Gladbeck. Die Militärregierung verwaltete Gladbeck rigoros. In der zerstörten Stadt herrschte große Wohnungsnot. Die SPD siegte bei der ersten Wahl 1946.
Die ersten Nachkriegswochen waren für die meisten Gladbecker vor allem von Essensbeschaffung und Enttrümmerung geprägt. Nur ganz langsam begann der Wiederaufbau. Zunächst sorgten die Amerikaner für Ordnung in den Ruinen. Sie fuhren mit ihren Jeeps Patrouille, suchten nach Nazis und brachten sie in Internierungslager.

* Entnommenes Material *
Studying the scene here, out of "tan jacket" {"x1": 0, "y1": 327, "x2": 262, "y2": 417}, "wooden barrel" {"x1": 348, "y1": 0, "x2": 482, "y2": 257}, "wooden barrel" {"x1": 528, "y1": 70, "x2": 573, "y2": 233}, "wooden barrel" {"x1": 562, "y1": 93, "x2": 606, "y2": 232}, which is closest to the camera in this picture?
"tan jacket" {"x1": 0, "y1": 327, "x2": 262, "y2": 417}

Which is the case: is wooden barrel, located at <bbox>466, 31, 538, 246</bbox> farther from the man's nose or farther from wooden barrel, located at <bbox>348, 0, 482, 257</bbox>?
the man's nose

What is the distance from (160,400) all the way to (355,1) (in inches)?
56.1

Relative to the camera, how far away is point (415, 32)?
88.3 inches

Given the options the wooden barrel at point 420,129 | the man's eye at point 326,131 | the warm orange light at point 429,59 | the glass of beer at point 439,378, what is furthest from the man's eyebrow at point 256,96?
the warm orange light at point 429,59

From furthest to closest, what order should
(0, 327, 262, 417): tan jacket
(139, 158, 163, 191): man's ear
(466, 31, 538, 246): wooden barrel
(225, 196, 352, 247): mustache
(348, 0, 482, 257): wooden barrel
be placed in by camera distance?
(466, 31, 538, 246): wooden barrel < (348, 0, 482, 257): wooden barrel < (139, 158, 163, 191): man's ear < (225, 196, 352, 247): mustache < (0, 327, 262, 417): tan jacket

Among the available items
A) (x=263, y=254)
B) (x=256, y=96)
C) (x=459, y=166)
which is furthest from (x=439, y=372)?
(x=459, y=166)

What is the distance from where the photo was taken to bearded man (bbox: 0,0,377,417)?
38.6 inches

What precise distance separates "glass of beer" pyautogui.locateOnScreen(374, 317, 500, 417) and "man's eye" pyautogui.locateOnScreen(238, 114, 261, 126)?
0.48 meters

* Aufgaben *
(a) Gib aus dem Textauszug über Gladbeck den Teil wörtlich wieder, der mit „Gladbeck. Die Militärregierung“ beginnt und bis einschließlich „sie in Internierungslager.“ reicht.
(b) Stimmen die folgenden Aussagen mit dem Textauszug über Gladbeck überein? Antworte jeweils mit Ja oder Nein und zitiere die entscheidenden Worte genau.
(i) Bei der ersten Wahl 1946 gewann die SPD.
(ii) Der Wiederaufbau setzte sofort und zügig ein.
(iii) Zunächst sorgten die Briten in den Ruinen für Ordnung.
(c) Schreibe den Textauszug über Gladbeck nach dem Krieg im Anschluss an seinen letzten Satz weiter.

* Antworten der Reihe nach *
(a)
Gladbeck. Die Militärregierung verwaltete Gladbeck rigoros. In der zerstörten Stadt herrschte große Wohnungsnot. Die SPD siegte bei der ersten Wahl 1946.
Die ersten Nachkriegswochen waren für die meisten Gladbecker vor allem von Essensbeschaffung und Enttrümmerung geprägt. Nur ganz langsam begann der Wiederaufbau. Zunächst sorgten die Amerikaner für Ordnung in den Ruinen. Sie fuhren mit ihren Jeeps Patrouille, suchten nach Nazis und brachten sie in Internierungslager.

(b)
(i) Ja: „Die SPD siegte bei der ersten Wahl 1946.“
(ii) Nein: „Nur ganz langsam begann der Wiederaufbau.“
(iii) Nein: „Zunächst sorgten die Amerikaner für Ordnung in den Ruinen.“

(c)
Die Militärregierung residierte in der Jovy-Villa. Die Amerikaner wurden schnell von englischen Militärs abgelöst, die die Stadt rigoros verwalteten. An der Spitze: Major Dr. Knight, der von 1945 bis 1949 als Stadtkommandant das Sagen hatten. Ein von der Militärregierung zusammengestellte Gruppe von Nazi-Gegnern bildete eine erste neue Verwaltung. Sie war anfangs nur mitarbeitend tätig für die Militärregierung. Zu den Männern und Frauen der ersten Stunde, die nach dem Krieg wieder Verantwortung für ihre Stadt übernahmen, zählten Johannes Schulte und Wilhelm Olejnik, der im KZ war, aber auch Hans Boden, Fritz Lange, Elisabeth Brune, Hans Wuwer und Artur Schirrmacher.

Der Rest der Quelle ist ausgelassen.